Why this exists

Search rankings on most marketplaces reward popular and well-described skills. That isn't the same thing as a skill that actually helps your agent finish the job. Recent academic work on AgentSearchBench showed that semantic similarity in skill listings does not correlate with downstream agent performance. We built the executionScore to fix that.

The formula

Each skill's executionScore is a 0..100 integer:

executionScore = round(100 × (
 0.5 × successRate
 + 0.3 × normalizedAgentRating
 + 0.2 × tokenEfficiency
 ))

successRate— passes / total executions over the last 90 days, where "pass" is the agent's self-reported success flag at the end of the run.
normalizedAgentRating — (avgRating − 1) / 4 for ratings 1..5 collected via the Auto-Rating Loop.
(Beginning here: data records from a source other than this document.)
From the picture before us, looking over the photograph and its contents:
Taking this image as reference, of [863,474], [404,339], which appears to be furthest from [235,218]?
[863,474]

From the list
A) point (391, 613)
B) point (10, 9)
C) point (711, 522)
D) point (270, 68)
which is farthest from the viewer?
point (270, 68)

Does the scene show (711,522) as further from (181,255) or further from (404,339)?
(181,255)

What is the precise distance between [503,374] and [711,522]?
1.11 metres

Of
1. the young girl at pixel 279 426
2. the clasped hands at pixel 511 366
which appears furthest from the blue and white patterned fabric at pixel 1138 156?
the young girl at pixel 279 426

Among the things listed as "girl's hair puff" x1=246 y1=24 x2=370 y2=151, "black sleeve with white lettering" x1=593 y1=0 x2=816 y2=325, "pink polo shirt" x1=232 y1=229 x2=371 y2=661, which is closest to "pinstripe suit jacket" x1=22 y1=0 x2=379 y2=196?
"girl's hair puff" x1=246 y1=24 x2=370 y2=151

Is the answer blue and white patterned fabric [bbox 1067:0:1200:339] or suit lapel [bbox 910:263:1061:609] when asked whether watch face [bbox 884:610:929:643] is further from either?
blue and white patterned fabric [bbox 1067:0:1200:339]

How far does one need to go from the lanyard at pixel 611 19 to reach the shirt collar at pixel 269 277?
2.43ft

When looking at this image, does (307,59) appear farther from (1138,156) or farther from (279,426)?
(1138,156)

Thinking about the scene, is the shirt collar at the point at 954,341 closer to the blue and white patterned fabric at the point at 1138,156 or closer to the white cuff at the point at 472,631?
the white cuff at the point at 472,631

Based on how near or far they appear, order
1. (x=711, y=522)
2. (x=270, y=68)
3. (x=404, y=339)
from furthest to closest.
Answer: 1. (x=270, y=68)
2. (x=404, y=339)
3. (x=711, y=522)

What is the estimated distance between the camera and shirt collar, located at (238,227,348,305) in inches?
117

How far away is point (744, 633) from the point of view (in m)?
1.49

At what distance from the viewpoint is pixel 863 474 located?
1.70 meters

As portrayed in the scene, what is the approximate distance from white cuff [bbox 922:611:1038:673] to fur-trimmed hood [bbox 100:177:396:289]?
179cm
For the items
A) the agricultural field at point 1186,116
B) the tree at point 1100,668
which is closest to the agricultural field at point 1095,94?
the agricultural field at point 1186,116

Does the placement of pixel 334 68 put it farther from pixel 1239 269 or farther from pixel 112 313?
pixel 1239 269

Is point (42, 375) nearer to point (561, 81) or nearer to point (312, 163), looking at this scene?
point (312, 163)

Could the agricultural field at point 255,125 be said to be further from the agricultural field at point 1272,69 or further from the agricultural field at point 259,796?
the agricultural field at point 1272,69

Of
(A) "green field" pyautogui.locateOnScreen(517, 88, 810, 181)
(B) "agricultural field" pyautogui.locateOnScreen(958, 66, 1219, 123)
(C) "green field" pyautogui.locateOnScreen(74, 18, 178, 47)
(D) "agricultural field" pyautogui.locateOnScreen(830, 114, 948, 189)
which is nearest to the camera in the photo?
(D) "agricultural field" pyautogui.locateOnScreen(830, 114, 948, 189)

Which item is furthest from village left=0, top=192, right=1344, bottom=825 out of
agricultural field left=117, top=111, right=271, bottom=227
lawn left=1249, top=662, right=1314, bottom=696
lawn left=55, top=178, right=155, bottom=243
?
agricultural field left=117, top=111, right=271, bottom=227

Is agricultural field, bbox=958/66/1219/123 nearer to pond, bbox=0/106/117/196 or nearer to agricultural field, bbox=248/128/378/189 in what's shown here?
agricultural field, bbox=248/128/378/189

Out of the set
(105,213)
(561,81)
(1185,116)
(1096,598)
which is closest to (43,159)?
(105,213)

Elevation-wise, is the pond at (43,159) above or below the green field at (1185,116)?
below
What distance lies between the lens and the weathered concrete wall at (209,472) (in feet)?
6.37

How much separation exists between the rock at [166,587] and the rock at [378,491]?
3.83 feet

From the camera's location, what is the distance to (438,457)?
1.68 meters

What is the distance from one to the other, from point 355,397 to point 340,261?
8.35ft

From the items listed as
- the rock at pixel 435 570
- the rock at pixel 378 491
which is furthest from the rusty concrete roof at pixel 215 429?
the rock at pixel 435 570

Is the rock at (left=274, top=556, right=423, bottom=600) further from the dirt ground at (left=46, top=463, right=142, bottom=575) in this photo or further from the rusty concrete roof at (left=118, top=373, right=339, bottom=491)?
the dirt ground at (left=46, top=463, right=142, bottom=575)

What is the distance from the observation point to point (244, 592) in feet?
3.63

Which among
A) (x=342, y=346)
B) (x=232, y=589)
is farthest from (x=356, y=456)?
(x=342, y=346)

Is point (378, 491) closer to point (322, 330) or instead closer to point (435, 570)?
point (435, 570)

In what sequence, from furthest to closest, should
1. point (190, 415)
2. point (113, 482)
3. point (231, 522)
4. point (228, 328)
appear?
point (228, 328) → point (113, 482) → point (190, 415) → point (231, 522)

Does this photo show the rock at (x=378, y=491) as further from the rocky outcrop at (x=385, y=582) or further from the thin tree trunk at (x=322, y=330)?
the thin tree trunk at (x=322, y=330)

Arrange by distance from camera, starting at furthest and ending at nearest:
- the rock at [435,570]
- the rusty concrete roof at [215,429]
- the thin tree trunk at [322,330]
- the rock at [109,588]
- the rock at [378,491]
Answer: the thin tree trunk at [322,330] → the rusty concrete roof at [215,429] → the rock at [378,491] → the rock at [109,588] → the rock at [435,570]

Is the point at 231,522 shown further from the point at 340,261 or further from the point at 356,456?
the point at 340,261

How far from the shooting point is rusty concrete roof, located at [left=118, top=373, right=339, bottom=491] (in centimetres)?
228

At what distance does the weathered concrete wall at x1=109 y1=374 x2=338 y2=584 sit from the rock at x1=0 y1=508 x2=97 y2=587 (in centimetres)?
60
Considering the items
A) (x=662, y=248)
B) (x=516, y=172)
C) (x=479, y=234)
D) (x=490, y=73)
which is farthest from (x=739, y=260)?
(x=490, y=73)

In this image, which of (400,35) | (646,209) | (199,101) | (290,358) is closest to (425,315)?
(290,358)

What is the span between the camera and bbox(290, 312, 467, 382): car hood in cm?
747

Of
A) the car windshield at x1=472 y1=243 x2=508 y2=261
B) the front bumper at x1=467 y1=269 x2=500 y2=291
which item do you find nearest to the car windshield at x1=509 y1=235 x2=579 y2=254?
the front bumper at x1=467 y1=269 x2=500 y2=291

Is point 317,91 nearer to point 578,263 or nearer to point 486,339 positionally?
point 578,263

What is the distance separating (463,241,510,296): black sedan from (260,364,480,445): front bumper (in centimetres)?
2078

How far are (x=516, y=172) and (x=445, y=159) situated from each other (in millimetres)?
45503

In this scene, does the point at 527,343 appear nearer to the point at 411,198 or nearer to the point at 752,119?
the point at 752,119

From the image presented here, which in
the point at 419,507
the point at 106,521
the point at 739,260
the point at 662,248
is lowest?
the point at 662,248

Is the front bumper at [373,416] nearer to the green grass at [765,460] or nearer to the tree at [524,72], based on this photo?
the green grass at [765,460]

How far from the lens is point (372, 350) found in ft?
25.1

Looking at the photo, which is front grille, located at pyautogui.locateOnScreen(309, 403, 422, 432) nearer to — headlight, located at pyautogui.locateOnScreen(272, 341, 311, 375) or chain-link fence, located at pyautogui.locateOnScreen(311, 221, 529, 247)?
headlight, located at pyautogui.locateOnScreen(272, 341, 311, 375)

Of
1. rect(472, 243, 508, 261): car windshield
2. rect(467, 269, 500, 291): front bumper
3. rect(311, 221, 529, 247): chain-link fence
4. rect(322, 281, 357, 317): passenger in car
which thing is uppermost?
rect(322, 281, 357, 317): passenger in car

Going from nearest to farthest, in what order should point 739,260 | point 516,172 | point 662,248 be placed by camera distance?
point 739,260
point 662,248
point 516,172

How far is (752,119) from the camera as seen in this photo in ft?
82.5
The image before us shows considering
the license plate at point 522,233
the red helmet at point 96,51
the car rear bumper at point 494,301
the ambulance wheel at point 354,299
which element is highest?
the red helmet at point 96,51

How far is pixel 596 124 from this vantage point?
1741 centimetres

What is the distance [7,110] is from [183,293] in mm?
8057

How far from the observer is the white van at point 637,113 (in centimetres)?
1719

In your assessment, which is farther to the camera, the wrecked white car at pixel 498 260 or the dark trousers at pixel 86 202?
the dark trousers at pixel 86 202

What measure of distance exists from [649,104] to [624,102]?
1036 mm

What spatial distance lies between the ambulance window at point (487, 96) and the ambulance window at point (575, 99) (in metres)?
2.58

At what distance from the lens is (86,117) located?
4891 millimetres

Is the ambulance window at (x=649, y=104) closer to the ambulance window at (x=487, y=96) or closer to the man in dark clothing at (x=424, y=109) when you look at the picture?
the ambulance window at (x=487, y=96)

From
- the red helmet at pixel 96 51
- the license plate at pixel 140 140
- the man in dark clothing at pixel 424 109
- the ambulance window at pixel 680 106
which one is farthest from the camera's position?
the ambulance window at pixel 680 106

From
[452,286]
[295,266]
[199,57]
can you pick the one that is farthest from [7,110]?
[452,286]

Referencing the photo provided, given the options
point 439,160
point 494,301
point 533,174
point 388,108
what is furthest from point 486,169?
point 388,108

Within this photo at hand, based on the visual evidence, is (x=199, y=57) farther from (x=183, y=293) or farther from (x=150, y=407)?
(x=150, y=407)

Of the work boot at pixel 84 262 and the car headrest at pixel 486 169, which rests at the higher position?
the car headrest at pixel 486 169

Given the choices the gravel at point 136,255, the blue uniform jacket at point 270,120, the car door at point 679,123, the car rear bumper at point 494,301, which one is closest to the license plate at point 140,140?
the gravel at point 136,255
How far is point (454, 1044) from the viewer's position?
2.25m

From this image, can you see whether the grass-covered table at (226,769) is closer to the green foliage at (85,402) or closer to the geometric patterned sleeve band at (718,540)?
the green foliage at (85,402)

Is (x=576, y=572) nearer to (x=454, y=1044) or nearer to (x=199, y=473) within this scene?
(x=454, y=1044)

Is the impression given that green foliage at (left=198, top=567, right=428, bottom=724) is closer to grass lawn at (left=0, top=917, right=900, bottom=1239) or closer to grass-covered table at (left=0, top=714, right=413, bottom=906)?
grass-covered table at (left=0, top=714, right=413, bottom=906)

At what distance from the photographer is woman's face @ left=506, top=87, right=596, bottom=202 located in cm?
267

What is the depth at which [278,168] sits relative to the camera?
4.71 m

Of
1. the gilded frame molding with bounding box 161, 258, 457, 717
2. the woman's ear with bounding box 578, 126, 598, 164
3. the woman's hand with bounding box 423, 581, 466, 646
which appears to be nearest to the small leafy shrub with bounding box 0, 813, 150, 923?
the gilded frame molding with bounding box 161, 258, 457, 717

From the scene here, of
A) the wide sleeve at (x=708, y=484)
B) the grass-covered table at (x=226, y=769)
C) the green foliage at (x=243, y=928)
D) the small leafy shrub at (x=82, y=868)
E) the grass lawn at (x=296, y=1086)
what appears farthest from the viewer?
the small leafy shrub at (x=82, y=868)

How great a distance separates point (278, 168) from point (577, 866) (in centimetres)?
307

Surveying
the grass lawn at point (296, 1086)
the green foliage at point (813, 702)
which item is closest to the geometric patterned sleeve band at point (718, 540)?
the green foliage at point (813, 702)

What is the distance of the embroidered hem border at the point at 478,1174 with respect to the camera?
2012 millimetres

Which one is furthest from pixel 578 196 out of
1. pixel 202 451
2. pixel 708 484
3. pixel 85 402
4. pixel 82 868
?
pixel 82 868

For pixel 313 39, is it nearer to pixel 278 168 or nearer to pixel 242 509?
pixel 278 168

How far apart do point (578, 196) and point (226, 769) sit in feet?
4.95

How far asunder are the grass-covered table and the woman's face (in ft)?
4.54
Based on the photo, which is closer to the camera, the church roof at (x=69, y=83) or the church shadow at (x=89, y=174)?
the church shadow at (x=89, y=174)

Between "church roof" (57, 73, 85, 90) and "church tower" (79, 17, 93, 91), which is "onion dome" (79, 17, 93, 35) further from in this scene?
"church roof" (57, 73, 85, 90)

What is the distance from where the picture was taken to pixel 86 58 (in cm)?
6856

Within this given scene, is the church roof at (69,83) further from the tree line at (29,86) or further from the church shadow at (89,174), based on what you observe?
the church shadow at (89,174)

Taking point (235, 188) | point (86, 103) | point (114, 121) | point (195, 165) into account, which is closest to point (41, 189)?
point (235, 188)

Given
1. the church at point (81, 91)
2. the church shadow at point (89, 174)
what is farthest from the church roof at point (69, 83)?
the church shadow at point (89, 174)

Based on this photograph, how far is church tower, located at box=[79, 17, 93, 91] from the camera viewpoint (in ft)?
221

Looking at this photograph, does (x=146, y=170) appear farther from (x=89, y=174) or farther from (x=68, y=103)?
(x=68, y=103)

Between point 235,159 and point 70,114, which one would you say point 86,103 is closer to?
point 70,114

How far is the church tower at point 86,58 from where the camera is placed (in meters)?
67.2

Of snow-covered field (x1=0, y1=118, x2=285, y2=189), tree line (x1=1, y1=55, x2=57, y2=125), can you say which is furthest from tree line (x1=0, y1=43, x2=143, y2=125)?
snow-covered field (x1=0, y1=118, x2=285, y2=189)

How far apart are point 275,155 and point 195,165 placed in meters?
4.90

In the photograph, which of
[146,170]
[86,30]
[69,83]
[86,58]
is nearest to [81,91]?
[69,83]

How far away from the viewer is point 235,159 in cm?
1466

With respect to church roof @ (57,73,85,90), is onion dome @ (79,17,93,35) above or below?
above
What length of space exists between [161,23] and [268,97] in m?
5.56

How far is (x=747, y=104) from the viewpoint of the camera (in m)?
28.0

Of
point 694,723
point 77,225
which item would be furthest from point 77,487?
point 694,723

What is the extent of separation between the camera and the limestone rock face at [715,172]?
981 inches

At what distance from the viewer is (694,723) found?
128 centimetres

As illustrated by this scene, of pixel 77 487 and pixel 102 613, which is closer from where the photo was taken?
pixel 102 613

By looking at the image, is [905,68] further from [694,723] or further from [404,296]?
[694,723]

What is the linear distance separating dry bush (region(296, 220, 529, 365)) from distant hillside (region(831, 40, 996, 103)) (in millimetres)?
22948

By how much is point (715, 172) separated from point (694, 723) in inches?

Skills with no ratings get a neutral 0.5.
tokenEfficiency — 1 − clamp(avgTokens / globalP90, 0, 1). Skills that burn fewer tokens per run score higher; runaway skills score lower.

How it's used

Top by results — a sort option on the Browse page that lists skills strictly by executionScore.
Default ranking — when a skill has executionSampleSize ≥ 10, executionScore contributes roughly 30% of its blended ranking weight.
Skill detail page— every skill shows its score, sample size, and aggregate agent ratings (e.g. "47 agent ratings, avg 4.2/5").

How the data is collected

Every execution from the MCP server, CLI, sandbox, and deployed agents is logged with skill id, source, success flag, duration, and token counts. After each run the calling agent is asked (via an MCP follow-up tool) to rate the skill 1-5 with an optional one-line reason — or to skip. Aggregation runs nightly.

Audit trail

The aggregation logic is open source and lives in apps/api/src/modules/skill/execution-score.service.ts. Anyone can reproduce a skill's score from the underlying ExecutionLog rows.